The Irish explorer Sir Ernest Shackleton led the Imperial Trans-Antarctic Expeditn, which set out to make the first land crossing of Antarctica. The mission was doomed when their ship Endurance became stuck in pack ice within weeks of setting off from South Georgia. Shackleton and his men were forced to travel for hundreds of miles over ice, land and sea to reach safety – miraculously all 27 of the crew survived. A documentary on The Endurance will premiere at the London Film Festival on October 12. It will be released in cinemas on October 14.
ALEXANDER CALDER (1898-1976) – Cantilever. UPDATE: THIS SOLD FOR £1,028,500
The London art scene moves into full throttle this week and Bonhams will feature this perfectly balanced work by Alexander Calder in its 20th/21st century evening sale on October 10. Cantilever dates to 1973 and was acquired by the present owner from Perls Gallery, New York in 1974. The work was exhibited in 2022 at a show at the Heather James Gallery, Palm Desert entitled Alexander Calder: Painting the Cosmos. It is described as one of the finest standing mobiles to come to market and estimated at £1 million – £1.5 million.
David Hockney – L’Arbois, Sainte-Maxime. UPDATE: THIS SOLD FOR £13,150,000
L’Arbois, Sainte-Maxime by David Hockney is among the highlights of Sotheby’s Contemporary evening auction in London on October 9. Executed in 1968 it is part of a celebrated series inspired by the South of France which represents his first serious use of his own photographs as inspiration. The estimate is £7 million to £10 million. The sale features artworks that capture the seismic shifts that occurred in art in the latter half of the 20th century and the artists that paved a radical new mode of art-making altering the course of art history.

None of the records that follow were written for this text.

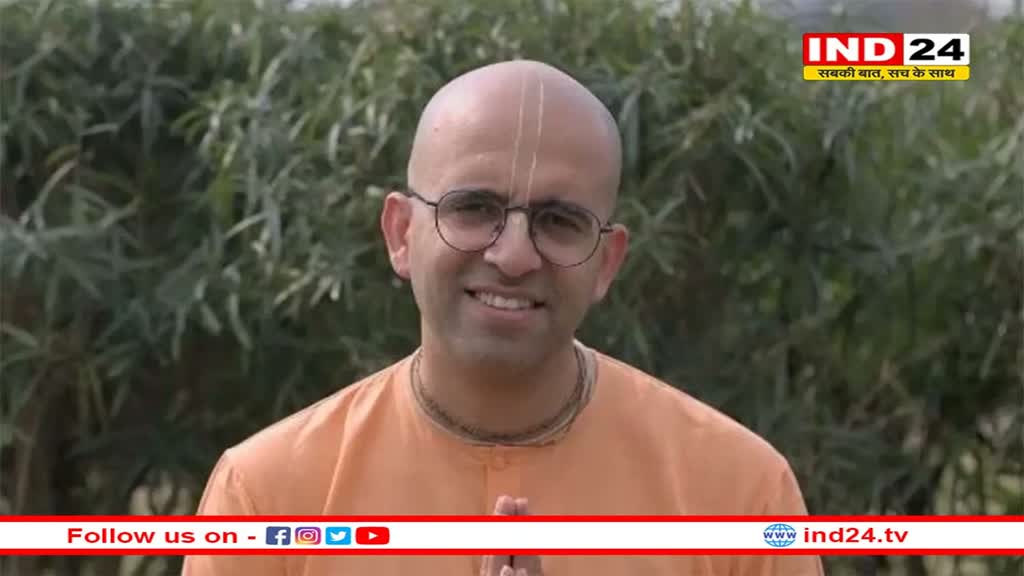 ‘किसी को भी बुरा महसूस नहीं करवाना चाहता था’, Amogh Lila Das ने माफी मांगते हुए शेयर किया विडियो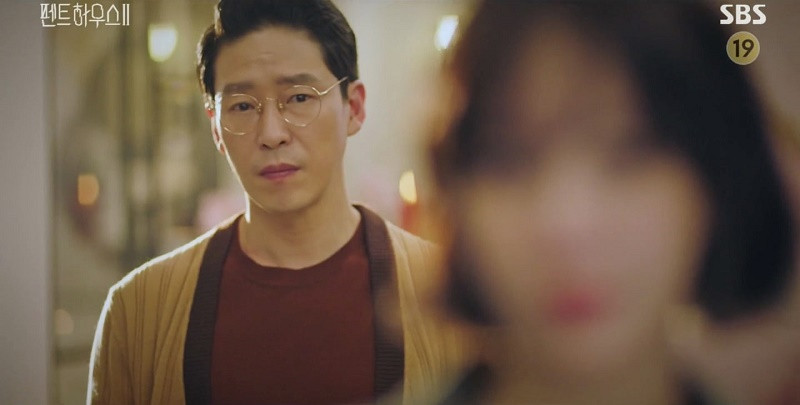 “Cuộc Chiến Thượng Lưu 2” liên tiếp bứt phá rating nhờ sự trở lại của bà cả Lee Ji Ah ảnh 4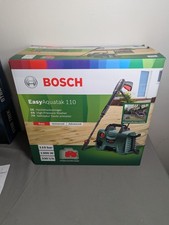 BOSCH - EASY AQUATAK -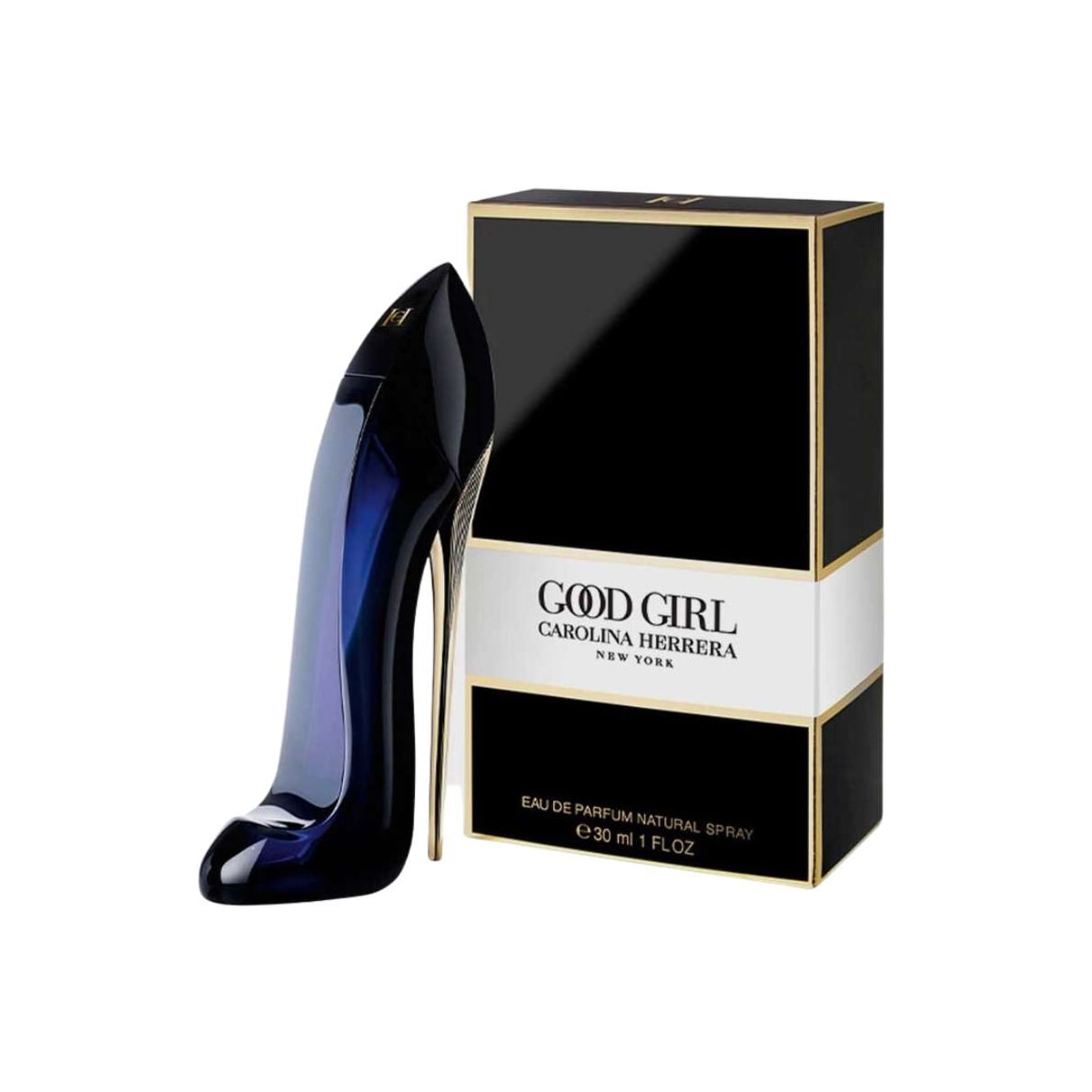 Carolina Herrera Good Girl Feminino Eau de Parfum 30ml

Andy Warhol – Eggs. UPDATE: THIS SOLD FOR £1,800,000
Monumental in scale and rigorous in conceptual wit, Andy Warhol’s Eggs from 1982 is a graphically impactful and cleverly inventive expression of the artist’s perpetual experimentation within his own unique brand of imagery. The estimate is £2.2 million – £3.2 million.
Tourus Buoyancy is the title of this unique sculpture by Michael Quane. Made this year from Bordiglio marble it is from his much anticipated solo show “Belonging” at Solomon Gallery in Dublin until October 19. His work is immensely tactile not least because of his method of tooling the surface with a claw chisel which delivers a textured result. Tourus Buoyancy will look familiar to many people because numerous public sculptures by Michael Quane are to be found in various locations around Ireland. The Crawford graduate was elected a member of Aosdana in 1998, has been an RHA since 2004 and is one of Ireland’s most highly regarded contemporary sculptors.